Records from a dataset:
##########
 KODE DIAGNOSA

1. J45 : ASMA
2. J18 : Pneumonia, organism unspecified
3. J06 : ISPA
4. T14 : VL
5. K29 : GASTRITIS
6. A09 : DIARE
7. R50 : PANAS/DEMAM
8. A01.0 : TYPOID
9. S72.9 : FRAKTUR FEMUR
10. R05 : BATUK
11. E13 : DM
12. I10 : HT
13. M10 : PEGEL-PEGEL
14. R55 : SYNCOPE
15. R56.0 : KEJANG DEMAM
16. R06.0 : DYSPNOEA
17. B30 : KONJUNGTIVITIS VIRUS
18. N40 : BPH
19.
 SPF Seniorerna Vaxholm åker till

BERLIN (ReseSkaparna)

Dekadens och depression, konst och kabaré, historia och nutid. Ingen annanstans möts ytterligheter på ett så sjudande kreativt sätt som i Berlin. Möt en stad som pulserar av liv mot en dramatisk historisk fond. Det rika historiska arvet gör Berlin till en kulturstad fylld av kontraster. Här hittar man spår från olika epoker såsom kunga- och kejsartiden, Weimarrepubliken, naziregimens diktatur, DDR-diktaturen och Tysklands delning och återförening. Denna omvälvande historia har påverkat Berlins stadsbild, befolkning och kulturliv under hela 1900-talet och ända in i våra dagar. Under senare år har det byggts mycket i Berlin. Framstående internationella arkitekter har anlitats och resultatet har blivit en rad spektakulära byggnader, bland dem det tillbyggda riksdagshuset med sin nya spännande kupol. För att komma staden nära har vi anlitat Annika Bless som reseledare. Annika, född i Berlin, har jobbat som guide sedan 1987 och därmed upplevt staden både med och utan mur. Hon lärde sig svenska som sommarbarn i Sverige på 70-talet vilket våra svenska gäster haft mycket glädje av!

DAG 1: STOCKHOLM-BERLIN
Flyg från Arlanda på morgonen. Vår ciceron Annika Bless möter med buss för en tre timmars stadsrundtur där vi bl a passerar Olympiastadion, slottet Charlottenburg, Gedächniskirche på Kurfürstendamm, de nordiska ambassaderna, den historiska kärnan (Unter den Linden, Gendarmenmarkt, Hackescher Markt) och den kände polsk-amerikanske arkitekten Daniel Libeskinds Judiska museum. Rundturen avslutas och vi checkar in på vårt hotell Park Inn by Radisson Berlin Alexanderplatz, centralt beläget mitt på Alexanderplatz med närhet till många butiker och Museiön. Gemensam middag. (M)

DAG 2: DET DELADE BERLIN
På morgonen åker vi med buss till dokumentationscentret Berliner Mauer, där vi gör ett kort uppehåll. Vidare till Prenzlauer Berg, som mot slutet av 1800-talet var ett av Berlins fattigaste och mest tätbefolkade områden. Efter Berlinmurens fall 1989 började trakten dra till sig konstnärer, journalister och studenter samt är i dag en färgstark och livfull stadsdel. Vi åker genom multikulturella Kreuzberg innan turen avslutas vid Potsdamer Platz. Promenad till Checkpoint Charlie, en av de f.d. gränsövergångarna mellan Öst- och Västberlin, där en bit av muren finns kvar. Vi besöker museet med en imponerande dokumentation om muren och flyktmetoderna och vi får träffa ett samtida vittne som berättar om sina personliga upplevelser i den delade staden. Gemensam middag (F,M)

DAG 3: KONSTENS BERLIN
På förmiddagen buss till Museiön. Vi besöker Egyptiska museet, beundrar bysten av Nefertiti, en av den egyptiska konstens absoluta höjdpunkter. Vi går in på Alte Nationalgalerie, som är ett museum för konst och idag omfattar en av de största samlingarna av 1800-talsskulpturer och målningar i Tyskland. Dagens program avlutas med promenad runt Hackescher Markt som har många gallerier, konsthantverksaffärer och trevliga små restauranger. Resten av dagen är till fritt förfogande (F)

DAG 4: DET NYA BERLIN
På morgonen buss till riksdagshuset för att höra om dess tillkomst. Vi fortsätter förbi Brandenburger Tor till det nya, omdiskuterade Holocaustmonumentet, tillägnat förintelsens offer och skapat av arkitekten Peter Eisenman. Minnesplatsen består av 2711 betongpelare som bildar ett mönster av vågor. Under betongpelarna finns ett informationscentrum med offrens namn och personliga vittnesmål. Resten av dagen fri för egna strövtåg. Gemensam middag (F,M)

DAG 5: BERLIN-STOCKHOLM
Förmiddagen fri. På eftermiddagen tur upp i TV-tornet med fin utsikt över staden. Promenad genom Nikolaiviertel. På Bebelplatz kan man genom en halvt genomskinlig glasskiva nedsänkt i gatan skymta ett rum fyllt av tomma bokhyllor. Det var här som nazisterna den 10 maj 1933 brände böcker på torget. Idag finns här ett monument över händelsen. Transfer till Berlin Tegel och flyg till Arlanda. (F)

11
##########
Exercise brief: Set down the entries again exactly as they are.

Exercise response:
 KODE DIAGNOSA

1. J45 : ASMA
2. J18 : Pneumonia, organism unspecified
3. J06 : ISPA
4. T14 : VL
5. K29 : GASTRITIS
6. A09 : DIARE
7. R50 : PANAS/DEMAM
8. A01.0 : TYPOID
9. S72.9 : FRAKTUR FEMUR
10. R05 : BATUK
11. E13 : DM
12. I10 : HT
13. M10 : PEGEL-PEGEL
14. R55 : SYNCOPE
15. R56.0 : KEJANG DEMAM
16. R06.0 : DYSPNOEA
17. B30 : KONJUNGTIVITIS VIRUS
18. N40 : BPH
19.
 SPF Seniorerna Vaxholm åker till

BERLIN (ReseSkaparna)

Dekadens och depression, konst och kabaré, historia och nutid. Ingen annanstans möts ytterligheter på ett så sjudande kreativt sätt som i Berlin. Möt en stad som pulserar av liv mot en dramatisk historisk fond. Det rika historiska arvet gör Berlin till en kulturstad fylld av kontraster. Här hittar man spår från olika epoker såsom kunga- och kejsartiden, Weimarrepubliken, naziregimens diktatur, DDR-diktaturen och Tysklands delning och återförening. Denna omvälvande historia har påverkat Berlins stadsbild, befolkning och kulturliv under hela 1900-talet och ända in i våra dagar. Under senare år har det byggts mycket i Berlin. Framstående internationella arkitekter har anlitats och resultatet har blivit en rad spektakulära byggnader, bland dem det tillbyggda riksdagshuset med sin nya spännande kupol. För att komma staden nära har vi anlitat Annika Bless som reseledare. Annika, född i Berlin, har jobbat som guide sedan 1987 och därmed upplevt staden både med och utan mur. Hon lärde sig svenska som sommarbarn i Sverige på 70-talet vilket våra svenska gäster haft mycket glädje av!

DAG 1: STOCKHOLM-BERLIN
Flyg från Arlanda på morgonen. Vår ciceron Annika Bless möter med buss för en tre timmars stadsrundtur där vi bl a passerar Olympiastadion, slottet Charlottenburg, Gedächniskirche på Kurfürstendamm, de nordiska ambassaderna, den historiska kärnan (Unter den Linden, Gendarmenmarkt, Hackescher Markt) och den kände polsk-amerikanske arkitekten Daniel Libeskinds Judiska museum. Rundturen avslutas och vi checkar in på vårt hotell Park Inn by Radisson Berlin Alexanderplatz, centralt beläget mitt på Alexanderplatz med närhet till många butiker och Museiön. Gemensam middag. (M)

DAG 2: DET DELADE BERLIN
På morgonen åker vi med buss till dokumentationscentret Berliner Mauer, där vi gör ett kort uppehåll. Vidare till Prenzlauer Berg, som mot slutet av 1800-talet var ett av Berlins fattigaste och mest tätbefolkade områden. Efter Berlinmurens fall 1989 började trakten dra till sig konstnärer, journalister och studenter samt är i dag en färgstark och livfull stadsdel. Vi åker genom multikulturella Kreuzberg innan turen avslutas vid Potsdamer Platz. Promenad till Checkpoint Charlie, en av de f.d. gränsövergångarna mellan Öst- och Västberlin, där en bit av muren finns kvar. Vi besöker museet med en imponerande dokumentation om muren och flyktmetoderna och vi får träffa ett samtida vittne som berättar om sina personliga upplevelser i den delade staden. Gemensam middag (F,M)

DAG 3: KONSTENS BERLIN
På förmiddagen buss till Museiön. Vi besöker Egyptiska museet, beundrar bysten av Nefertiti, en av den egyptiska konstens absoluta höjdpunkter. Vi går in på Alte Nationalgalerie, som är ett museum för konst och idag omfattar en av de största samlingarna av 1800-talsskulpturer och målningar i Tyskland. Dagens program avlutas med promenad runt Hackescher Markt som har många gallerier, konsthantverksaffärer och trevliga små restauranger. Resten av dagen är till fritt förfogande (F)

DAG 4: DET NYA BERLIN
På morgonen buss till riksdagshuset för att höra om dess tillkomst. Vi fortsätter förbi Brandenburger Tor till det nya, omdiskuterade Holocaustmonumentet, tillägnat förintelsens offer och skapat av arkitekten Peter Eisenman. Minnesplatsen består av 2711 betongpelare som bildar ett mönster av vågor. Under betongpelarna finns ett informationscentrum med offrens namn och personliga vittnesmål. Resten av dagen fri för egna strövtåg. Gemensam middag (F,M)

DAG 5: BERLIN-STOCKHOLM
Förmiddagen fri. På eftermiddagen tur upp i TV-tornet med fin utsikt över staden. Promenad genom Nikolaiviertel. På Bebelplatz kan man genom en halvt genomskinlig glasskiva nedsänkt i gatan skymta ett rum fyllt av tomma bokhyllor. Det var här som nazisterna den 10 maj 1933 brände böcker på torget. Idag finns här ett monument över händelsen. Transfer till Berlin Tegel och flyg till Arlanda. (F)

11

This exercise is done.